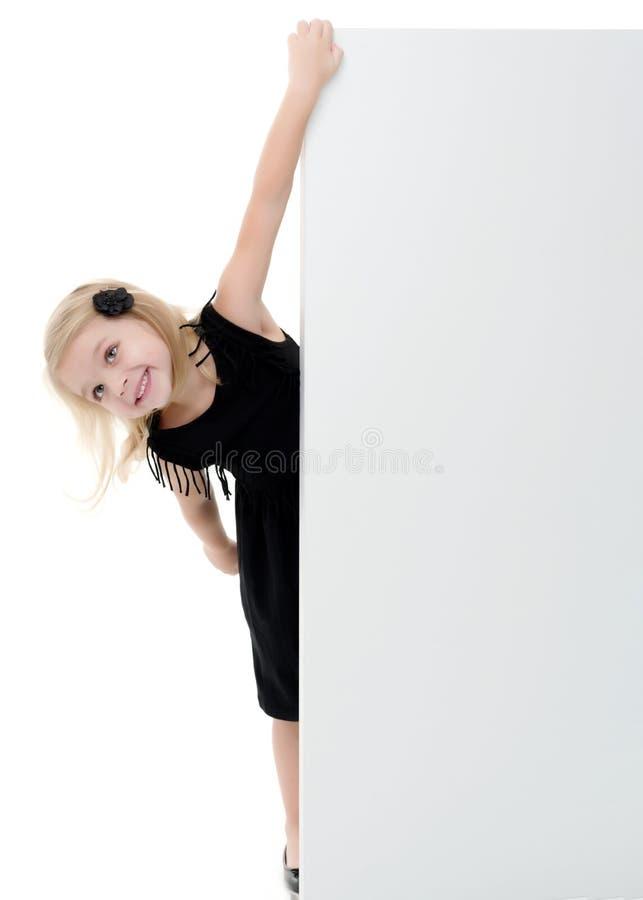 Lite ser flickan bakifrån ett tomt baner royaltyfri foto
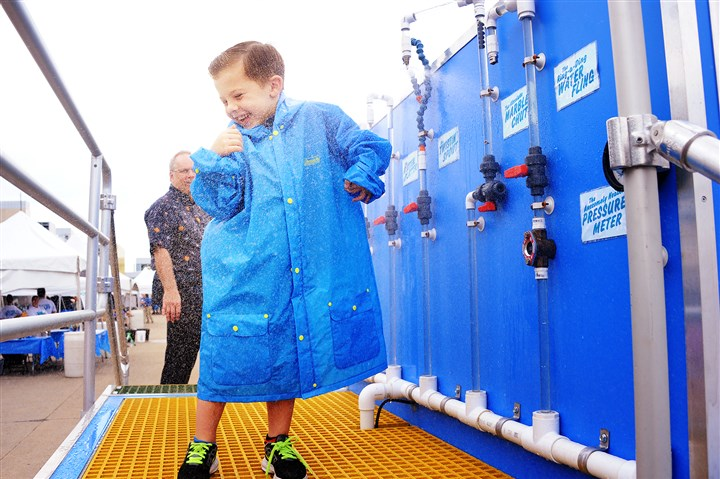 20160917lf-Alcosan01 Liam Richardson, 6, of South Fayette tries out different water switches in the 14th Alcosan Open House at Allegheny County Sanitary Authority on Saturday.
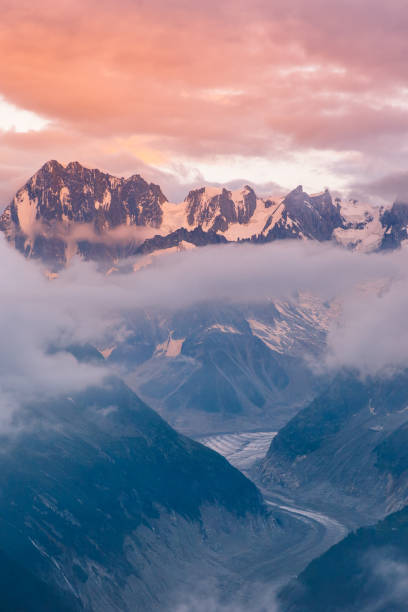 cloudy sunset over iconic mont-blanc mountains range and glaciers - monte bianco foto e immagini stock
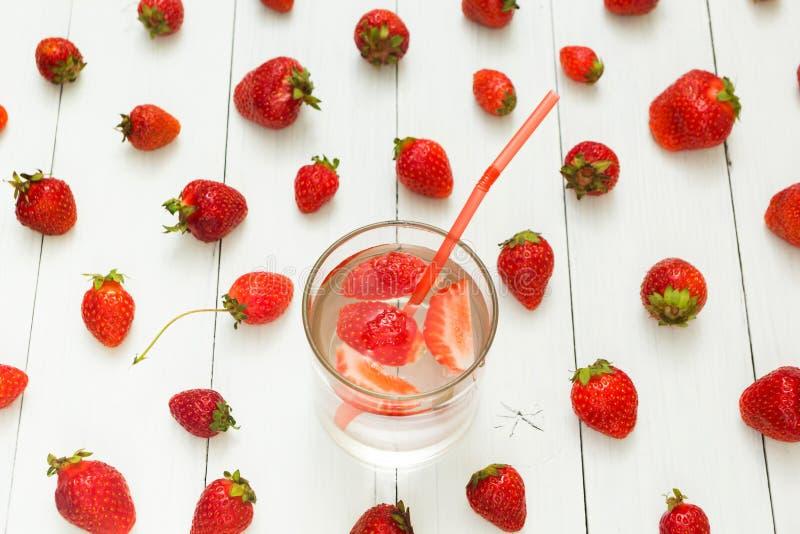 Fondo del agua de la fresa y de las bayas frescas en una tabla blanca Bebida del verano fotografía de archivo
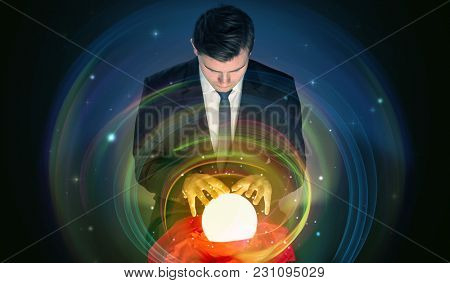 Young handsome man looking to the future of the universe in a crystal ball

Task instructions:
Each entry should be transcribed exactly as given, with pictures omitted.

Output below:
 Lite ser flickan bakifrån ett tomt baner royaltyfri foto
 20160917lf-Alcosan01 Liam Richardson, 6, of South Fayette tries out different water switches in the 14th Alcosan Open House at Allegheny County Sanitary Authority on Saturday.
 cloudy sunset over iconic mont-blanc mountains range and glaciers - monte bianco foto e immagini stock
 Fondo del agua de la fresa y de las bayas frescas en una tabla blanca Bebida del verano fotografía de archivo
 Young handsome man looking to the future of the universe in a crystal ball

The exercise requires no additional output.